L’avertissement de Lady Macbeth de Mtsensk (1936)
Les années 1930 correspondent à l’avènement du totalitarisme stalinien et, avec lui, à la mise en place d’un régime de terreur avec les Grandes Purges et les Procès de Moscou entre 1936 et 1938. Après le premier congrès des écrivains soviétiques (1934), les artistes sont de plus en plus contraints de produire un art de propagande aux formes traditionnelles et peu novatrices censées plaire immédiatement à tous les soviétiques, une esthétique réactionnaire et académique connue sous le nom de réalisme socialiste ou encore de « jdanovisme »du nom d’Andreï Jdanov, homme politique proche de Staline qui a joué un rôle important dans la politique culurelle de l’URSS. En 1936, un article assassin de la Pravda, le journal officiel d’URSS, condamne Chostakovitch, considéré comme un ennemi du peuple, et son opéra Lady Macbeth de Mtsensk. En cause, une musique trop dissonante et surtout une histoire aux images crues, qui tourne en dérision les représentants de l’État et qui s’achève de manière pessimiste avec des prisonniers cheminant dans le froid. Dans le contexte de déportation massive de citoyens russes dans des goulags de Sibérie, cet opéra est jugé dangereux par Staline et censuré sur le champ. Si le plus grand musicien russe de l’époque, Chostakovitch, est contesté, alors personne n’est à l’abri. Chaque compositeur doit désormais se soumettre à la doctrine esthétique du réalisme socialiste, tenter d’exister et de s’épanouir malgré les exigences de la propagande stalinienne et la surveillance permanente.

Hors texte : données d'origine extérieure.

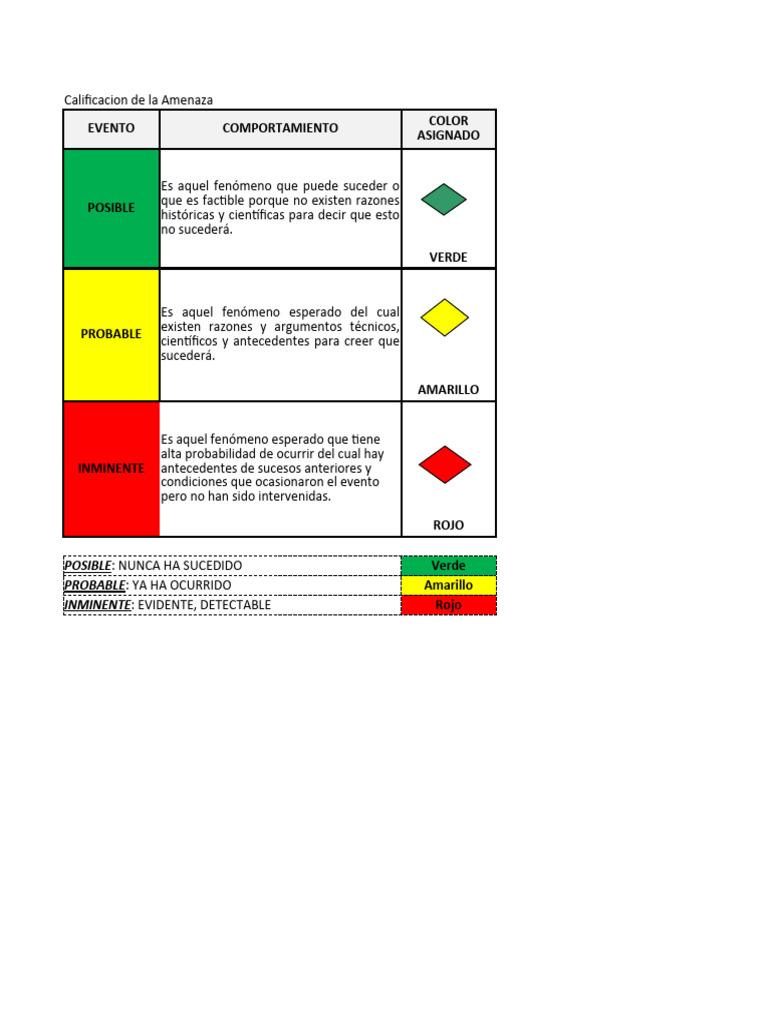 Calificacion de la Amenaza

| EVENTO | COMPORTAMIENTO | COLOR ASIGNADO |
|---|---|---|
| POSIBLE | Es aquel fenómeno que puede suceder o que es factible porque no existen razones históricas y científicas para decir que esto no sucederá. | VERDE |
| PROBABLE | Es aquel fenómeno esperado del cual existen razones y argumentos técnicos, científicos y antecedentes para creer que sucederá. | AMARILLO |
| INMINENTE | Es aquel fenómeno esperado que tiene alta probabilidad de ocurrir del cual hay antecedentes de sucesos anteriores y condiciones que ocasionaron el evento pero no han sido intervenidas. | ROJO |

| | |
|---|---|
| POSIBLE: NUNCA HA SUCEDIDO | Verde |
| PROBABLE: YA HA OCURRIDO | Amarillo |
| INMINENTE: EVIDENTE, DETECTABLE | Rojo |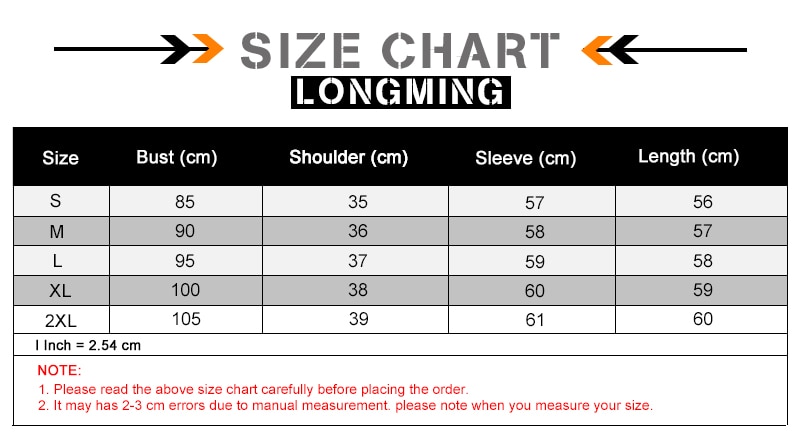 SIZE CHART

LONGMING

| Size | Bust (cm) | Shoulder (cm) | Sleeve (cm) | Length (cm) |
|---|---|---|---|---|
| S | 85 | 35 | 57 | 56 |
| M | 90 | 36 | 58 | 57 |
| L | 95 | 37 | 59 | 58 |
| XL | 100 | 38 | 60 | 59 |
| 2XL | 105 | 39 | 61 | 60 |

I Inch = 2.54 cm

NOTE:
1. Please read the above size chart carefully before placing the order.
2. It may has 2-3 cm errors due to manual measurement. please note when you measure your size.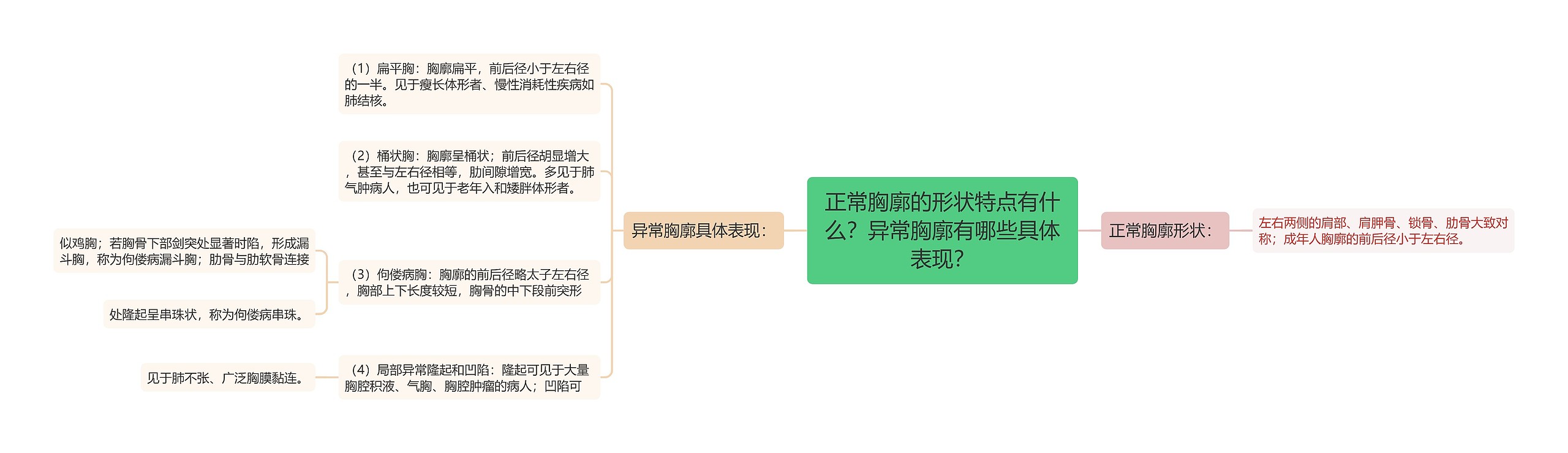 正常胸廓的形状特点有什么？异常胸廓有哪些具体表现？

正常胸廓形状：

左右两侧的肩部、肩胛骨、锁骨、肋骨大致对称；成年人胸廓的前后径小于左右径。

异常胸廓具体表现：

（1）扁平胸：胸廓扁平，前后径小于左右径的一半。见于瘦长体形者、慢性消耗性疾病如肺结核。

（2）桶状胸：胸廓呈桶状；前后径胡显增大，甚至与左右径相等，肋间隙增宽。多见于肺气肿病人，也可见于老年入和矮胖体形者。

（3）佝偻病胸：胸廓的前后径略太子左右径，胸部上下长度较短，胸骨的中下段前突形

似鸡胸；若胸骨下部剑突处显著时陷，形成漏斗胸，称为佝偻病漏斗胸；肋骨与肋软骨连接

处隆起呈串珠状，称为佝偻病串珠。

（4）局部异常隆起和凹陷：隆起可见于大量胸腔积液、气胸、胸腔肿瘤的病人；凹陷可

见于肺不张、广泛胸膜黏连。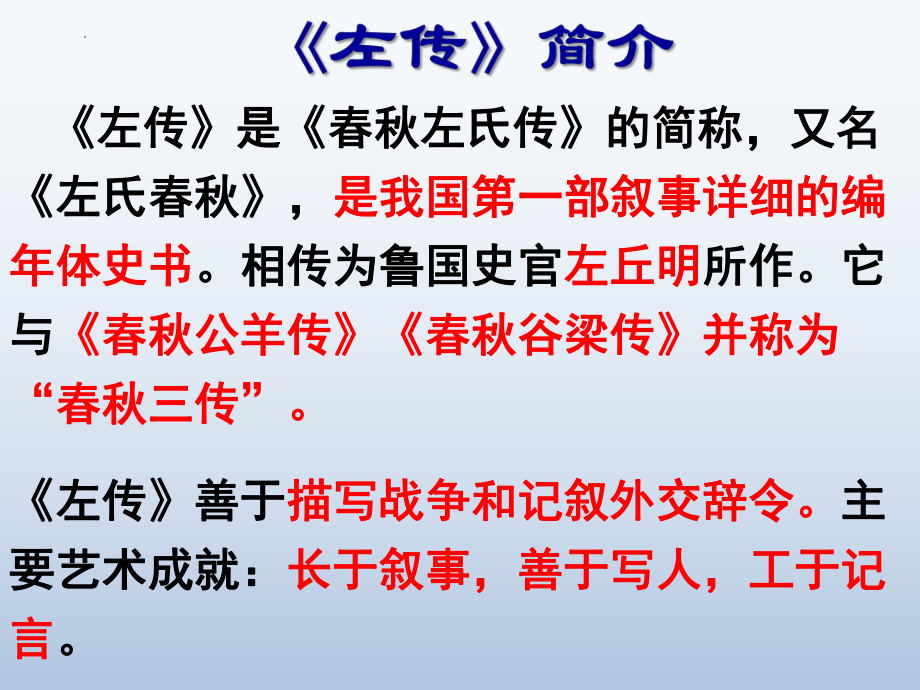 《左传》简介

《左传》是《春秋左氏传》的简称，又名《左氏春秋》，是我国第一部叙事详细的编年体史书。相传为鲁国史官左丘明所作。它与《春秋公羊传》《春秋谷梁传》并称为“春秋三传”。

《左传》善于描写战争和记叙外交辞令。主要艺术成就：长于叙事，善于写人，工于记言。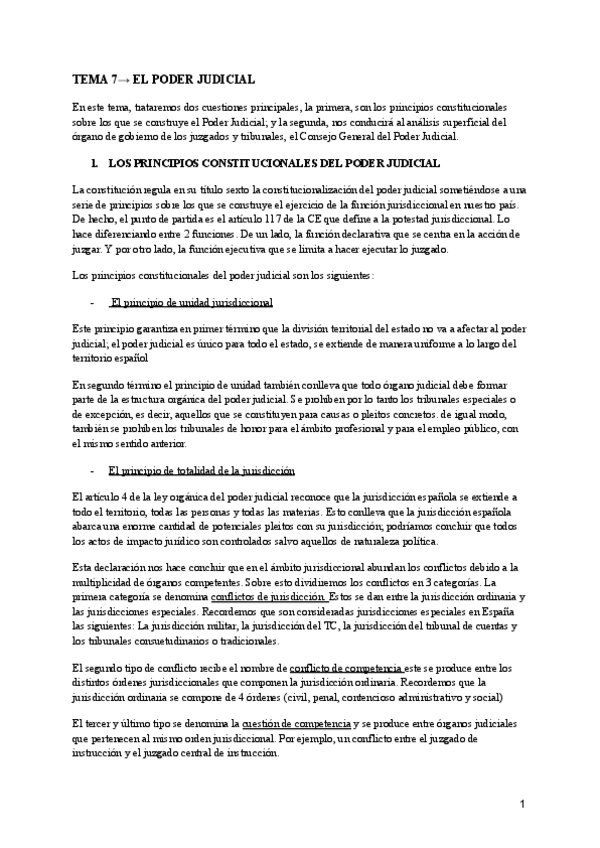 TEMA 7→ EL PODER JUDICIAL

En este tema, trataremos dos cuestiones principales, la primera, son los principios constitucionales sobre los que se construye el Poder Judicial; y la segunda, nos conducirá al análisis superficial del órgano de gobierno de los juzgados y tribunales, el Consejo General del Poder Judicial.

1. LOS PRINCIPIOS CONSTITUCIONALES DEL PODER JUDICIAL

La constitución regula en su título sexto la constitucionalización del poder judicial sometiéndose a una serie de principios sobre los que se construye el ejercicio de la función jurisdiccional en nuestro país. De hecho, el punto de partida es el artículo 117 de la CE que define a la potestad jurisdiccional. Lo hace diferenciando entre 2 funciones. De un lado, la función declarativa que se centra en la acción de juzgar. Y por otro lado, la función ejecutiva que se limita a hacer ejecutar lo juzgado.

Los principios constitucionales del poder judicial son los siguientes:

- El principio de unidad jurisdiccional

Este principio garantiza en primer término que la división territorial del estado no va a afectar al poder judicial; el poder judicial es único para todo el estado, se extiende de manera uniforme a lo largo del territorio español

En segundo término el principio de unidad también conlleva que todo órgano judicial debe formar parte de la estructura orgánica del poder judicial. Se prohíben por lo tanto los tribunales especiales o de excepción, es decir, aquellos que se constituyen para causas o pleitos concretos. de igual modo, también se prohíben los tribunales de honor para el ámbito profesional y para el empleo público, con el mismo sentido anterior.

- El principio de totalidad de la jurisdicción

El artículo 4 de la ley orgánica del poder judicial reconoce que la jurisdicción española se extiende a todo el territorio, todas las personas y todas las materias. Esto conlleva que la jurisdicción española abarca una enorme cantidad de potenciales pleitos con su jurisdicción; podríamos concluir que todos los actos de impacto jurídico son controlados salvo aquellos de naturaleza política.

Esta declaración nos hace concluir que en el ámbito jurisdiccional abundan los conflictos debido a la multiplicidad de órganos competentes. Sobre esto dividiremos los conflictos en 3 categorías. La primera categoría se denomina conflictos de jurisdicción. Estos se dan entre la jurisdicción ordinaria y las jurisdicciones especiales. Recordemos que son consideradas jurisdicciones especiales en España las siguientes: La jurisdicción militar, la jurisdicción del TC, la jurisdicción del tribunal de cuentas y los tribunales consuetudinarios o tradicionales.

El segundo tipo de conflicto recibe el nombre de conflicto de competencia este se produce entre los distintos órdenes jurisdiccionales que componen la jurisdicción ordinaria. Recordemos que la jurisdicción ordinaria se compone de 4 órdenes (civil, penal, contencioso administrativo y social)

El tercer y último tipo se denomina la cuestión de competencia y se produce entre órganos judiciales que pertenecen al mismo orden jurisdiccional. Por ejemplo, un conflicto entre el juzgado de instrucción y el juzgado central de instrucción.

1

Il faudra attendre la mort de Joseph Staline en 1953 pour assister à un assouplissement progressif de cette mainmise du pouvoir sur les artistes. Dans un rapport secret rédigé en 1956, le successeur de Staline, Nikita Khrouchtchev, condamne les purges staliniennes, le culte de la personnalité du dictateur ainsi que son utilisation politique de l’art. Un dégel relatif et éphémère puisqu’il s’achève avec l’arrivée au pouvoir de Léonid Brejnev en 1964 et le retour d’une politique de censure artistique.